─── Provided passage

Setting Boundaries: How To Stop Being A Pushover
How To Stop Being Taken Advantage Of
There are few amongst us who give with pure intentions, without expecting anything in return; a gift can, and will, at any time be used against the receiver and turned into a debt. The readiness of empathetic people to give themselves to another is actually an expression of their own selfish desires; for in giving their heart’s warmth, and attending to the requests and wishes of others without limit, they are quietly expecting, in their inmost of feelings, that one day the favour will be returned; that there will be an exchange of fellow feeling, and all involved will leave satisfied. They are motivated by the foolish impression that they might be able to save themselves if they first save everyone else; their generosity is an effect of their compulsion and inner emptiness.
However, the continual effort to raise oneself to the needs of others, whilst overlooking one’s own needs, will eventually give rise to feelings of resentment, which, if ignored, will rouse into anger. It is the failure of sensitive people that they struggle to negotiate for their own good, and to set standards for the behaviour of others, because they are convinced that it is selfish and immoral to nourish themselves, to satisfy their own needs. Yet their habit of escaping from unpleasant facts is itself selfish, because they are so concerned with their perception that they are prepared to harm themselves in private for the fear of someone thinking wrongly of them. This ‘niceness’ — and one should remember that ‘nice’ once meant stupid or foolish — is a roundabout way of avoiding those disagreeable responses which follow when one is honest and true with his words.
It is easier to accept and nod in agreement, knowing that you have at least not made a show of yourself. Of course, one could have refused if one had chosen; and equally of course, refusal would have meant conflict. However, for the agreeable man, even the thought of conflict makes him flinch; the jeers, the constant pestering, and in excited moments, threats of violence, which are almost never carried out. How easy it is to just approve and accede to someone else, and then bear one’s resentment alone. But if this man is introspective in nature, and honest, then he will, at the very least, not lay the blame for his feebleness and resentment with other people; for after all it was he who, against his conscience, tolerated injustice and invited the intrusion of others. If this is any consolation, it is far better to be aware of one’s own wrongdoing than unaware.
Resentment is a confession of something which we are refusing to acknowledge within ourselves. Any kind of bitterness is symbolic of that which we ought to have done, and that which we are capable of doing. If we have been made to feel disrespected then we are humbled, and asked to become introverted, to observe our posture and mood, and then question as to why we might have attracted our dishonour. So often do we discover that it was our naivety, lack of conviction, blind faith, and credulity, which was grasped upon by those opportunists and rogues, and which subdued us into mere subordinates; if this is the case, we have ourselves the task of hardening our personality, of practising assertiveness in our thought and actions.

──────
─── Stored rows

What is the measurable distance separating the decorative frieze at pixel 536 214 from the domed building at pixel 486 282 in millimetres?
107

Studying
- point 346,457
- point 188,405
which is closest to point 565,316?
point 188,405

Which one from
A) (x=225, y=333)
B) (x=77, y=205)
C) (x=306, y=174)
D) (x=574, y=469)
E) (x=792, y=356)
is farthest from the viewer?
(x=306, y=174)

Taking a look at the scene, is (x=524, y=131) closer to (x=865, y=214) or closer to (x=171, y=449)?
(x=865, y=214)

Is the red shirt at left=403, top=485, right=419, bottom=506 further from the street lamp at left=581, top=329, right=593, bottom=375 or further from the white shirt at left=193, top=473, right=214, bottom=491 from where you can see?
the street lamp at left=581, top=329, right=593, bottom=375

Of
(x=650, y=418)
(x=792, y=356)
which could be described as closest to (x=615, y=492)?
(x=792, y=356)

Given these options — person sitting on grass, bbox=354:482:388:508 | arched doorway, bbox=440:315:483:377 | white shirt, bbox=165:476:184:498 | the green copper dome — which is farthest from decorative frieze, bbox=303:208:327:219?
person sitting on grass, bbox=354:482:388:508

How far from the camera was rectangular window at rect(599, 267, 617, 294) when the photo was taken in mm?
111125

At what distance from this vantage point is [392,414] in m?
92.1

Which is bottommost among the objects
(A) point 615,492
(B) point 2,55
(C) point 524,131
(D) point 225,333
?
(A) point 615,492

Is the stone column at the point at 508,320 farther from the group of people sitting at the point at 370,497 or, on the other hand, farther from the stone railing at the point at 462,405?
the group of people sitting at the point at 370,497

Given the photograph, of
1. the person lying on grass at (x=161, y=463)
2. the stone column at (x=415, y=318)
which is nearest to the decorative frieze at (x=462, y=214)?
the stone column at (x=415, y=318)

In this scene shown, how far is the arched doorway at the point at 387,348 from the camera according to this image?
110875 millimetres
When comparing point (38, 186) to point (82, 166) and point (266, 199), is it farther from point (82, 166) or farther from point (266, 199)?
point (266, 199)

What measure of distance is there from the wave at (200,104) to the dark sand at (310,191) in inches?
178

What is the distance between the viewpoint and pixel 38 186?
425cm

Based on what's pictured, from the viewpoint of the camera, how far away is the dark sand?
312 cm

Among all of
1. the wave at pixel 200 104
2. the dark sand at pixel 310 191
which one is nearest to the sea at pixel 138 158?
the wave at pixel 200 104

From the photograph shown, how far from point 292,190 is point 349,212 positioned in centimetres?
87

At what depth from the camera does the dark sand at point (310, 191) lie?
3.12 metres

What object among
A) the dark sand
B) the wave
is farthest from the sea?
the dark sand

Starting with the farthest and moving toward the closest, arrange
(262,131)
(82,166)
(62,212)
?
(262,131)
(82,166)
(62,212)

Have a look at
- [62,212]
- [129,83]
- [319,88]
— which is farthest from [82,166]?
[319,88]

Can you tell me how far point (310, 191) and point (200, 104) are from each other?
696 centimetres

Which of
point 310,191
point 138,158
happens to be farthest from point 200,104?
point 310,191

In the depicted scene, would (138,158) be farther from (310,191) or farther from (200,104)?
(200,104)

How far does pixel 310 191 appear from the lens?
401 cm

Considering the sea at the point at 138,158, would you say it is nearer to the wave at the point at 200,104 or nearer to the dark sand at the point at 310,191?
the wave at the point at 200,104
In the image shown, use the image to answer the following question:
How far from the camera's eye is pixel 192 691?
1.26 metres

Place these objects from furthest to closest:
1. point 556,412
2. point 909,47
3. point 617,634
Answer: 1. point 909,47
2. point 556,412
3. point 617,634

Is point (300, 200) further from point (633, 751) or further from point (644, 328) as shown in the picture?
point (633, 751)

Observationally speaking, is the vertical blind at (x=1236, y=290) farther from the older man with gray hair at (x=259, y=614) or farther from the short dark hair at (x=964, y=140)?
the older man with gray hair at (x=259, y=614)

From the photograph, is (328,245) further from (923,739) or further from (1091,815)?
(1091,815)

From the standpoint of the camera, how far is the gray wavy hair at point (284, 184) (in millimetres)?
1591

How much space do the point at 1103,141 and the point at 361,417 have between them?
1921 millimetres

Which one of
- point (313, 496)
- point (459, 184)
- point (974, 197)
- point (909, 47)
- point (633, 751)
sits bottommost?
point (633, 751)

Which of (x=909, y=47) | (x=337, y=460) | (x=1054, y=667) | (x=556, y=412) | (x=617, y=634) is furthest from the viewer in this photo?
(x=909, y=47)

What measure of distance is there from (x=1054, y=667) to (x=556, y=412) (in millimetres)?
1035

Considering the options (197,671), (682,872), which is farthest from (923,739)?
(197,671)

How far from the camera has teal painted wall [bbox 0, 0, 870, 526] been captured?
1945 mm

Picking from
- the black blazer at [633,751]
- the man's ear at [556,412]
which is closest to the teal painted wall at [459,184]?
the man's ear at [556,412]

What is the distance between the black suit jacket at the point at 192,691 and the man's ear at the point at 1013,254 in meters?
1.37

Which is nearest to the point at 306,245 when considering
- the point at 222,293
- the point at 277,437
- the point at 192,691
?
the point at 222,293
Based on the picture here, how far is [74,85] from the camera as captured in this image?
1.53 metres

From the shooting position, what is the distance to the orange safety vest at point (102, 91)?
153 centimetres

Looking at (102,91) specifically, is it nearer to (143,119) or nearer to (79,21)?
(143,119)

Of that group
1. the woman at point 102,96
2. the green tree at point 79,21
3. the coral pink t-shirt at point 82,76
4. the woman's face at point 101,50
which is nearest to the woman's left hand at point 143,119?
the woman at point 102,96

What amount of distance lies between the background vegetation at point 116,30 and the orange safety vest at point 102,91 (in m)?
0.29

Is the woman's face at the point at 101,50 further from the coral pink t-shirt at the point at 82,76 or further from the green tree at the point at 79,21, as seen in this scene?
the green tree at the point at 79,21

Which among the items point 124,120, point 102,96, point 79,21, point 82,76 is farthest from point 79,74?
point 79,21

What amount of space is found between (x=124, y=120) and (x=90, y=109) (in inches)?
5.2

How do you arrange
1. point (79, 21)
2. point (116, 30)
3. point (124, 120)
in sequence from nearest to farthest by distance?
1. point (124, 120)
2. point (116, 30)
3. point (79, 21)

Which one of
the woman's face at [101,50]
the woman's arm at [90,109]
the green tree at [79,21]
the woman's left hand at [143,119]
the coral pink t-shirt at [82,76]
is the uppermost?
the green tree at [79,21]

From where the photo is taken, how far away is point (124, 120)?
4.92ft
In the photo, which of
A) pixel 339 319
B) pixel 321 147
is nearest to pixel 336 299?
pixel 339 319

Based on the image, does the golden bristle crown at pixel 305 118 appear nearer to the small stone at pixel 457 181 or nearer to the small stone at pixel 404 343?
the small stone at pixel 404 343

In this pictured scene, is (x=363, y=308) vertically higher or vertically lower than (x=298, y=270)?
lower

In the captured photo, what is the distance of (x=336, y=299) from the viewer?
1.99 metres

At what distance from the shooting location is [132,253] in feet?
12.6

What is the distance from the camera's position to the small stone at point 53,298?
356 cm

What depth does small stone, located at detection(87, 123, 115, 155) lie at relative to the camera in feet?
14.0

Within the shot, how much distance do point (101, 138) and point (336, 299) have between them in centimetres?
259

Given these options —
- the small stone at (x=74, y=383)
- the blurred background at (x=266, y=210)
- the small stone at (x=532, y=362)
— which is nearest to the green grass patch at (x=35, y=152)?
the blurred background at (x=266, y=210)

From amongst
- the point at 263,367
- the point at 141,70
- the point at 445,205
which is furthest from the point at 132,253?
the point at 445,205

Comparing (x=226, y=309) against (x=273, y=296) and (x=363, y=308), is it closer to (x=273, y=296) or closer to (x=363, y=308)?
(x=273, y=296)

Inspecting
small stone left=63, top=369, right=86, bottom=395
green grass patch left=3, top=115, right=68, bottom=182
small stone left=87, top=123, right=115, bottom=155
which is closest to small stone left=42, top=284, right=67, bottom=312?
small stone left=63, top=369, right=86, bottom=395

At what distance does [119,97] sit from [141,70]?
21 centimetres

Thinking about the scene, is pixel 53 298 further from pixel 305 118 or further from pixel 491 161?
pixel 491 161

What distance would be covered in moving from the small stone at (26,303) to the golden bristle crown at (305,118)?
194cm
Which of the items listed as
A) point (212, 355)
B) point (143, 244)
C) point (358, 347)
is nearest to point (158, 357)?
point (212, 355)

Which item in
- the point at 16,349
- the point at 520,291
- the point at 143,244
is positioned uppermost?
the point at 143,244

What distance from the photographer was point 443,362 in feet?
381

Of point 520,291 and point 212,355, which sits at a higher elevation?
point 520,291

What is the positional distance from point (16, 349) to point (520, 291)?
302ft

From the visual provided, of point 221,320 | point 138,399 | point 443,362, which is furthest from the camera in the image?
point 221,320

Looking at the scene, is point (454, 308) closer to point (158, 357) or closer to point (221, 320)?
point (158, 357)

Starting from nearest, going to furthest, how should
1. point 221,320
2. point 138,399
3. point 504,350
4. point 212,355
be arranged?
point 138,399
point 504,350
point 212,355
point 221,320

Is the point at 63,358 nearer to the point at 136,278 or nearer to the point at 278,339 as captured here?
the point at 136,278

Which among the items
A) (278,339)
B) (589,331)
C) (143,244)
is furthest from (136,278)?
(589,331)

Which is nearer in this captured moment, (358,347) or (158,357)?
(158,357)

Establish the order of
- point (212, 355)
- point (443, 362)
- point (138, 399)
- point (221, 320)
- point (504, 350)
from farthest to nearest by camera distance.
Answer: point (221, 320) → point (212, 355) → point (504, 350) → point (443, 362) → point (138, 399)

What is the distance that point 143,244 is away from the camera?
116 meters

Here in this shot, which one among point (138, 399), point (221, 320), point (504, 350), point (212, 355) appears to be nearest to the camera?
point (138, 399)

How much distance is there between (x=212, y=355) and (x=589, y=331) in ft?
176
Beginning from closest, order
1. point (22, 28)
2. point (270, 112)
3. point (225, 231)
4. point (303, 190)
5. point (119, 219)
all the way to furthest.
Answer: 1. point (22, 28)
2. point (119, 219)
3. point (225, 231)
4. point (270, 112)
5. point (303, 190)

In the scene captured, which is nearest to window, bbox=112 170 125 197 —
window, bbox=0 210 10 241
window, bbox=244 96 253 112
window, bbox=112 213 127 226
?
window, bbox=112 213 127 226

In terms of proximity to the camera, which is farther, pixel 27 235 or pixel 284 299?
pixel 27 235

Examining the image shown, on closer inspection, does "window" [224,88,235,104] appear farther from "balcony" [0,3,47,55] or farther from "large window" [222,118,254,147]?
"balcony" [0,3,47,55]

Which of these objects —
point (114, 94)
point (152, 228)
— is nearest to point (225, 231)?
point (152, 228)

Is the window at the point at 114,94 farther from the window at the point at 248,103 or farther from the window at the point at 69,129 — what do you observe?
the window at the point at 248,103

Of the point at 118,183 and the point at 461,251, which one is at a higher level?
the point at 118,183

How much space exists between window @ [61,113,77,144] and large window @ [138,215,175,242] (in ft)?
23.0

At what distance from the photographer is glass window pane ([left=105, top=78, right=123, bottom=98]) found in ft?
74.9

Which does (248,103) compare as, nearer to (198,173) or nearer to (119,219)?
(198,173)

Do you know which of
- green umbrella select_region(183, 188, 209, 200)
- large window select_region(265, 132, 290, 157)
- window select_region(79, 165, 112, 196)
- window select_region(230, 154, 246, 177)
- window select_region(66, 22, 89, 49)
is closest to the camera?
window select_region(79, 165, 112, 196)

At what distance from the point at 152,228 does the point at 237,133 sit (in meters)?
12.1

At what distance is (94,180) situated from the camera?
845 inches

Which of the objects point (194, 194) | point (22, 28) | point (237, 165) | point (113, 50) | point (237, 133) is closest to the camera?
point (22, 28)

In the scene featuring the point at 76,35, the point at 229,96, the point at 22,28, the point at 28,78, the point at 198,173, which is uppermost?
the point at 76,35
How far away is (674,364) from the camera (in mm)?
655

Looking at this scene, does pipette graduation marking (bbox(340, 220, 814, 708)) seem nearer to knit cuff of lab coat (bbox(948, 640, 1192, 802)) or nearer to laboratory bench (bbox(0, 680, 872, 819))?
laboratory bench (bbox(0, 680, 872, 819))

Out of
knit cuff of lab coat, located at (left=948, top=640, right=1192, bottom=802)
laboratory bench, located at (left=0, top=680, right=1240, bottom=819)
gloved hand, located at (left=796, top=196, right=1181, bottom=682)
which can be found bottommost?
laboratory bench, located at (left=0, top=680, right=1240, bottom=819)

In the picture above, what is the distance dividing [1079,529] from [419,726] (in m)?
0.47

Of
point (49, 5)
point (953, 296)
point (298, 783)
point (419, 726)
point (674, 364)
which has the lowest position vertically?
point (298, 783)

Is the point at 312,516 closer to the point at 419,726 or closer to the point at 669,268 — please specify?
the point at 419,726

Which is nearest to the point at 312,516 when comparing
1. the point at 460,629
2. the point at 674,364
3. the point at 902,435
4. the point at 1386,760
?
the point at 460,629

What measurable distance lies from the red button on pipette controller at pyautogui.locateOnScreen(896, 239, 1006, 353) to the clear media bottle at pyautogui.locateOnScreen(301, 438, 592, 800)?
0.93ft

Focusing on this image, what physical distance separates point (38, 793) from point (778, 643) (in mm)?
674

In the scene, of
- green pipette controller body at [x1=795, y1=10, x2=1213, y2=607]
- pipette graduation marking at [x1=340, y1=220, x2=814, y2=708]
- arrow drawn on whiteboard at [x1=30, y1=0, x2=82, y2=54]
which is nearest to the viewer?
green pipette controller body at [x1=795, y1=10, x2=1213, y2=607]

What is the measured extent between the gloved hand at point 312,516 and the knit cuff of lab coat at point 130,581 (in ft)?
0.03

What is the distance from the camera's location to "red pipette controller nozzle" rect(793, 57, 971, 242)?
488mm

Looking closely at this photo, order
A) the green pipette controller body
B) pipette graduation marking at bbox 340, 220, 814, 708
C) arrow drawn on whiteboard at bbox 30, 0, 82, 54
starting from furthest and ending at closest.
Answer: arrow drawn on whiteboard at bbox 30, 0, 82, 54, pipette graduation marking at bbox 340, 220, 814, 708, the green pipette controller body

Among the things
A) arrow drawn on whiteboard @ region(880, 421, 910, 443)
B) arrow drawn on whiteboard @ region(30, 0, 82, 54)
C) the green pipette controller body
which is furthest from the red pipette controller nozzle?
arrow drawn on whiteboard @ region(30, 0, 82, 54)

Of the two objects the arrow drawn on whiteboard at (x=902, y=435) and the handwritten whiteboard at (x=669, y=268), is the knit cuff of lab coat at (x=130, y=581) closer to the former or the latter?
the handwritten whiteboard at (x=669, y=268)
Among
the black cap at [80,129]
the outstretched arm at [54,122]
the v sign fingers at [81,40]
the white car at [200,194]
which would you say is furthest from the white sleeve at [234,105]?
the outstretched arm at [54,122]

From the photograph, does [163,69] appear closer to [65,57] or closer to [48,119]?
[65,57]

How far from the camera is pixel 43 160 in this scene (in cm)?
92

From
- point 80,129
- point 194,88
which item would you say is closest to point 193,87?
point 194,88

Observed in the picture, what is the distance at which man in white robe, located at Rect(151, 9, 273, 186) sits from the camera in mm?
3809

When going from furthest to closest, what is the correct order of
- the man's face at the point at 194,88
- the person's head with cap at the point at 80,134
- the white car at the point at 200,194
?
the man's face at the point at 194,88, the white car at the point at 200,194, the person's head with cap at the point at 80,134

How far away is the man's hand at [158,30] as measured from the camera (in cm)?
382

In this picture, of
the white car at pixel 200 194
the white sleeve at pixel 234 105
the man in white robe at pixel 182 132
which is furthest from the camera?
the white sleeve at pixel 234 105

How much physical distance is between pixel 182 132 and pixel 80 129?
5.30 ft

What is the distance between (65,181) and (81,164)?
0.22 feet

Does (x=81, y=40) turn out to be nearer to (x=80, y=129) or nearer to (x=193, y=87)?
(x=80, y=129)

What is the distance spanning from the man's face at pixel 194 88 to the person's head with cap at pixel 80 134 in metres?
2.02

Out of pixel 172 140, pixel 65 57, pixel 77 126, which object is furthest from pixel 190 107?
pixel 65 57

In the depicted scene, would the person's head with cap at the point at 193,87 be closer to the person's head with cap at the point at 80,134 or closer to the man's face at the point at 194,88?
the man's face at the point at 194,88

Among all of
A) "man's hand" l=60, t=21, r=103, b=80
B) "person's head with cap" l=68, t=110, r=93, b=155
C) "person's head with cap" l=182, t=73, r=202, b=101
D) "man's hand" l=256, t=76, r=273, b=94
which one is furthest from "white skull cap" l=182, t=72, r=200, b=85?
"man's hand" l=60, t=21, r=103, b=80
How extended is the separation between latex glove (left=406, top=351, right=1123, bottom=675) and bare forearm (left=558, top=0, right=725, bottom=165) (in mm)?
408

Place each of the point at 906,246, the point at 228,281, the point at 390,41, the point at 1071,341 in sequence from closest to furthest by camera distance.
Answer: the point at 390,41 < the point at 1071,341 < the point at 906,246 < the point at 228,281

──────

**What this exercise asks:**
1 > According to the essay on setting boundaries, what did the word "nice" once mean?
2 > Rewrite everything in the essay on setting boundaries from "It is easier" down to "wrongdoing than unaware.", putting "weakness" in place of "feebleness".
3 > Extend the essay on setting boundaries by continuing on from its final paragraph.

**Results of the tasks:**
1 > Stupid or foolish.

2 >
It is easier to accept and nod in agreement, knowing that you have at least not made a show of yourself. Of course, one could have refused if one had chosen; and equally of course, refusal would have meant conflict. However, for the agreeable man, even the thought of conflict makes him flinch; the jeers, the constant pestering, and in excited moments, threats of violence, which are almost never carried out. How easy it is to just approve and accede to someone else, and then bear one’s resentment alone. But if this man is introspective in nature, and honest, then he will, at the very least, not lay the blame for his weakness and resentment with other people; for after all it was he who, against his conscience, tolerated injustice and invited the intrusion of others. If this is any consolation, it is far better to be aware of one’s own wrongdoing than unaware.

3 >
If I am resentful for having been silenced by someone during conversation then the fact of my resentment proves that I have within me a capacity to stand firm and speak as I think. Rarely are we resentful towards those who humiliate us; for in fact we resent ourselves for not having the strength of heart to retaliate. As I stifle words which are honest and worthy of telling, I thwart my latent convictions, and now I must suffer with the discomfort of knowing that what I had spoken was deceitful; and each time I silence myself, I betray my potential, and then the strength of my poise grows weaker. Thus it is right that I regret the incident which exposed my feebleness — that I loathe the consciousness of myself as an innocent and speechless sideliner — because I know, in my heart, that I am capable of a great deal more.
The objection to conformity is that it wastes our time and blurs the distinction of our character. That I will speak as I think, and not tolerate the unfair interruptions of others, is a boundary that I might impose upon myself for the sake of honouring the power which resides in me. And as I protect my speech, I have also the right to protect my time and energy. People waste their time and expect us to accompany them whilst they do so. In crisis, of course, we make ourselves available. But If we have our purpose, and take pride in our efforts, and if we have our priorities, and our family, then we have few spare moments to offer ourselves for the indulgent wishes of others. And so, in spite of the taints and pressures, sometimes an invitation has to be refused, or rescheduled, which is a difficult task for those who take pride in their innocence, and who believe that they could never knowingly disappoint another person. This refusal needs no justification, no timid apology; stay upright and say what you intended.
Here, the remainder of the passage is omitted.